I made a new friend on Monday night. Her name is Jan and poetry is currently helping her through her mid-life crisis. As both readers of my blog are aware, I don’t consider myself a poet. But perhaps when I’m 93 I’ll start a new career as a poet just like Jan.

The Alfred Summer

Through a series of broken legs and critique groups, I (along with a handful of other writers) was invited to tea with Jan Slepian, author of dozens of books in a career spanning over half a century. She’s written everything from picture books to young adult novels and recently self-published a few titles before her recent turn to poetry. The Alfred Summer (1980) was nominated for the National Book Award and was noted as one of the 100 books that shaped the 20th century by the School Library Journal (although my many many many kids are more into The Hungry Thing series at the moment).

The Hungry Thing

I didn’t know what to expect when I showed up to tea. I know I didn’t expect to feel as energized and invigorated as I did when I left. Jan told us a few stories about her life as an author and a person, then listened excitedly to us tell her about our recent experiences writing for children. Jan’s sugary smile filled the room as her cookies filled my belly with sugar. It’s hard not to like someone who appreciates my sarcastic sassiness (she referred to it as ‘wit’). I look forward to more tea (and cookies) and swapping wit with Jan soon.

Tea and Cookies

In the words of Jan Slepian, poet: “Don’t join the crowd who wonders where the time went … toss the unanswerables … and lighten my load.” * Now I’m gonna go try to live every day as if I’m 93.

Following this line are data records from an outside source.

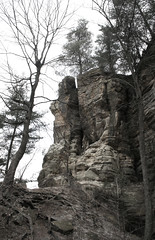 Near Owl Canyon Overlook, Starved Rock State Park, Utica, IL (mastodont) Tags: march illinois earlyspring starvedrockstatepark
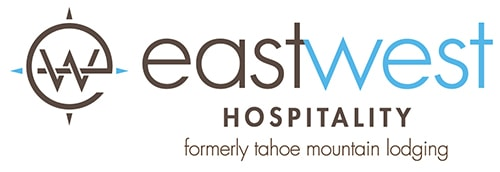 East West Hospitality - Tahoe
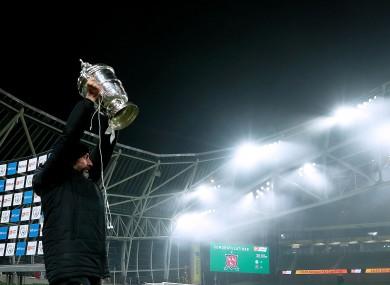 Winner, winner: Giovagnoli celebrates with the FAI Cup.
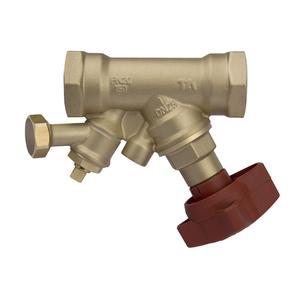 Балансировочный клапан STA с дренажом PN 20
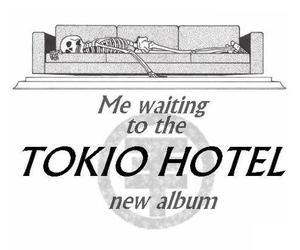 album and tokio hotel image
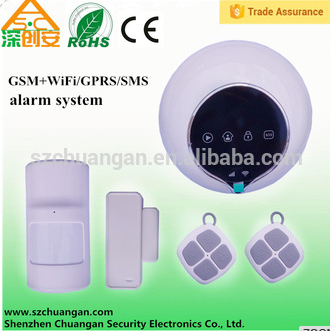 WiFi GSM smart home security alarm system with Android + IOS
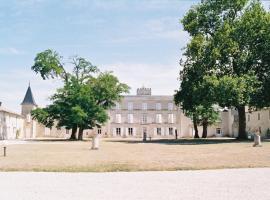 Domaine du Griffier, Granzay (рядом с городом Frontenay-Rohan-Rohan)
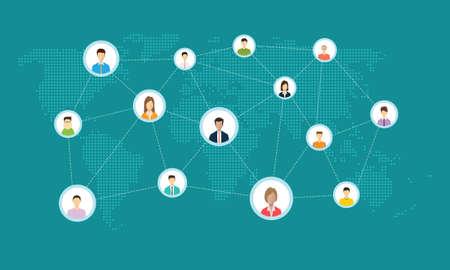 Ilustración de business social network connection online concept - Imagen libre de derechos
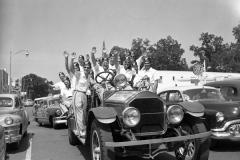 shrine-parade-morroco-chanters1-1953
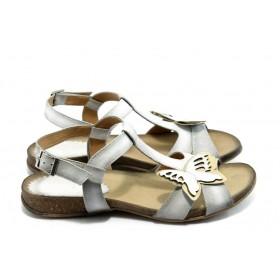 Дамски сандали - естествена кожа - бели - EO-4066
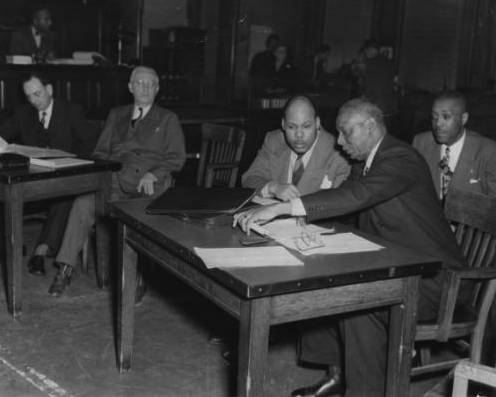 Willard Ransom and Robert Brokenburr in court (1948). Photo credit: Indiana Historical Society Digital Image Collections.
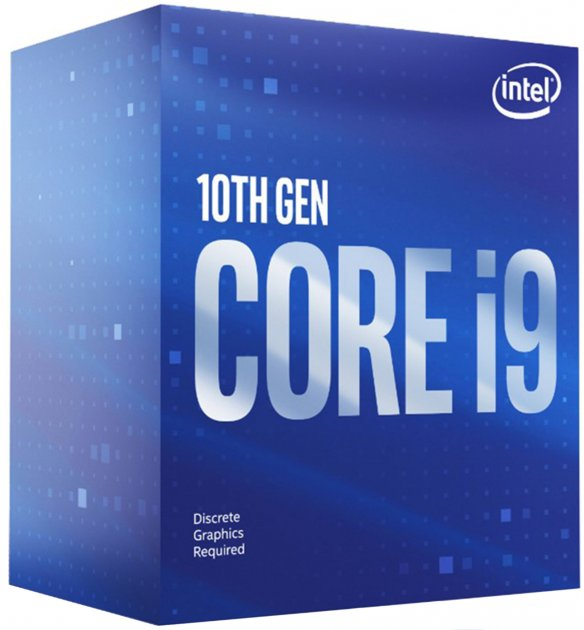 Процесор Intel Core i9-10900F 2.8 GHz / 20 MB (BX8070110900F) s1200 BOX - зображення 1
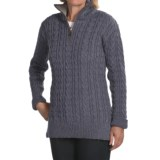 Peregrine by J.G. Glover Cardigan Sweater - Peruvian Merino Wool, Zip Neck (For Women)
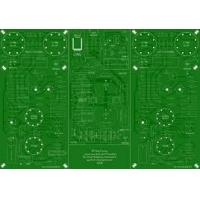 China Custom Double Sided PCB Board 2 layer , Immersion Silver Finishing wholesale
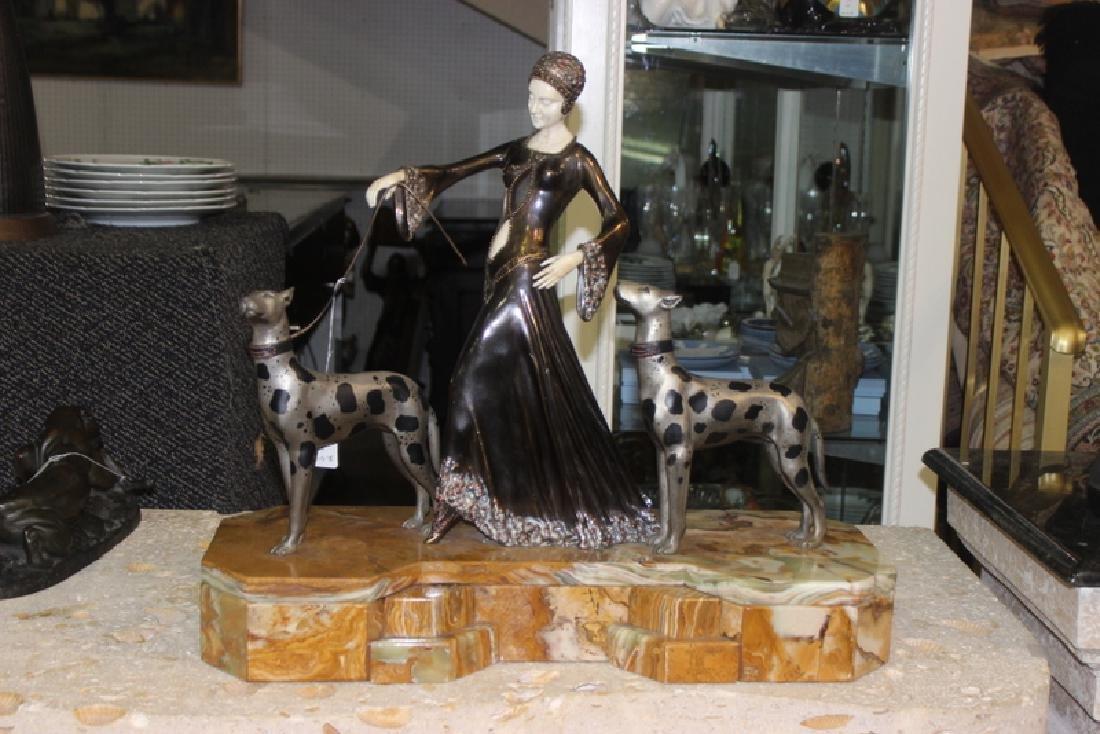 Godet Bronze & Inlaid Figure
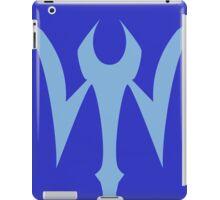 Doctor Strange symbol iPad Case/Skin
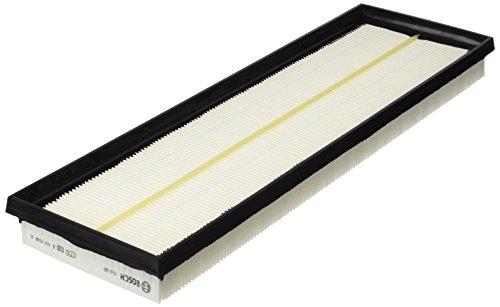 Air Filter-Workshop Bosch 5581WS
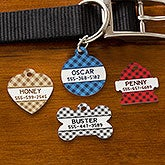 Personalized Pet Tags - Plaid Designs - 19039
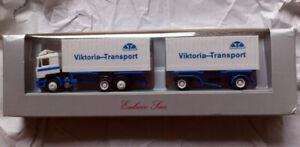 Herpa MAN TRUCK Viktoria-Transport 1/87 FINISHED MODEL TRUCK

* copyright Jan Slepian 2013

6 thoughts on “Tea with Miss Jan

  1. Thanks, Josh. I enjoyed meeting all of you, too! For me, my mom’s career is a testimony to the redemptive power of art and creativity. She launched her young adult novel-writing career when she became an empty nester at 60, and it buoyed her for the next three decades. Writing The Alfred Summer transformed the hardest thing in her life (her disabled older brother Alfred) into the best thing of her life (a book that touched thousands). And becoming engrossed with poetry this year is giving her old-old age new creative purpose. Isn’t that amazing? I experience the same thing through performing Playback Theater (see website in signature) which I hope to do until I’m as old as she is.